#### Provided records ####
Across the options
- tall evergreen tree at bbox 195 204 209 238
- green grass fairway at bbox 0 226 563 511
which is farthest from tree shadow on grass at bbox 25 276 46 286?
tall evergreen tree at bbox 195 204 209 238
####
#### Provided records ####
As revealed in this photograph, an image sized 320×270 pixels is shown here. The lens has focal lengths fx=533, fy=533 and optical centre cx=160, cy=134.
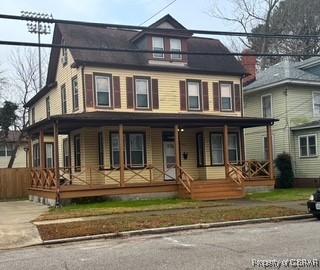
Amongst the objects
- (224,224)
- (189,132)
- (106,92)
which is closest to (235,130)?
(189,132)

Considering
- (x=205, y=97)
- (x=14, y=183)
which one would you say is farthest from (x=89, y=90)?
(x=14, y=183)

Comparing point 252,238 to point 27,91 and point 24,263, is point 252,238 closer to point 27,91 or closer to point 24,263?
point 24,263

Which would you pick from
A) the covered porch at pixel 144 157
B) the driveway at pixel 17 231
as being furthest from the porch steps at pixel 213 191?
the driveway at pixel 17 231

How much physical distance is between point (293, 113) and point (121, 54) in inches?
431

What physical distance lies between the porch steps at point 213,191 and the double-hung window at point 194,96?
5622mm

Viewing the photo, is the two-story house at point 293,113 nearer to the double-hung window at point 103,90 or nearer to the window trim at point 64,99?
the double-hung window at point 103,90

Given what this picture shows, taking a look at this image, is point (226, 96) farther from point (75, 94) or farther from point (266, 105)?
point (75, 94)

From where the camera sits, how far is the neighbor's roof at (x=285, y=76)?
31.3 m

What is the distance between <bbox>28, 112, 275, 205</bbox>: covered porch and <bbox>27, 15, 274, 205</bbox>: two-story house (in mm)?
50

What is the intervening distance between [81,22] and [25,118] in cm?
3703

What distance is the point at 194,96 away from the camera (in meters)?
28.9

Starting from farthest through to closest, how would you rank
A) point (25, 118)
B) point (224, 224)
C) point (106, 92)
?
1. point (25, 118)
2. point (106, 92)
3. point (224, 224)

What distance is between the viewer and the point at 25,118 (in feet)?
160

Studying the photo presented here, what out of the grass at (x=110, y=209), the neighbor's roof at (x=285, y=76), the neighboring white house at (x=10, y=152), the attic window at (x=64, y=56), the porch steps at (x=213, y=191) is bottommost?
####
Can you reproduce the items above word for word, from the line with "From where the" up to and including the line with "Studying the photo"?

*Answer to this task*
From where the camera sits, how far is the neighbor's roof at (x=285, y=76)?
31.3 m

What is the distance between <bbox>28, 112, 275, 205</bbox>: covered porch and <bbox>27, 15, 274, 205</bbox>: two-story house (in mm)?
50

What is the intervening distance between [81,22] and [25,118] in cm?
3703

What distance is the point at 194,96 away from the camera (in meters)?
28.9

Starting from farthest through to closest, how would you rank
A) point (25, 118)
B) point (224, 224)
C) point (106, 92)
?
1. point (25, 118)
2. point (106, 92)
3. point (224, 224)

What distance is between the viewer and the point at 25,118 (in feet)?
160

Studying the photo presented here, what out of the grass at (x=110, y=209), the neighbor's roof at (x=285, y=76), the neighboring white house at (x=10, y=152), the attic window at (x=64, y=56), the porch steps at (x=213, y=191) is bottommost?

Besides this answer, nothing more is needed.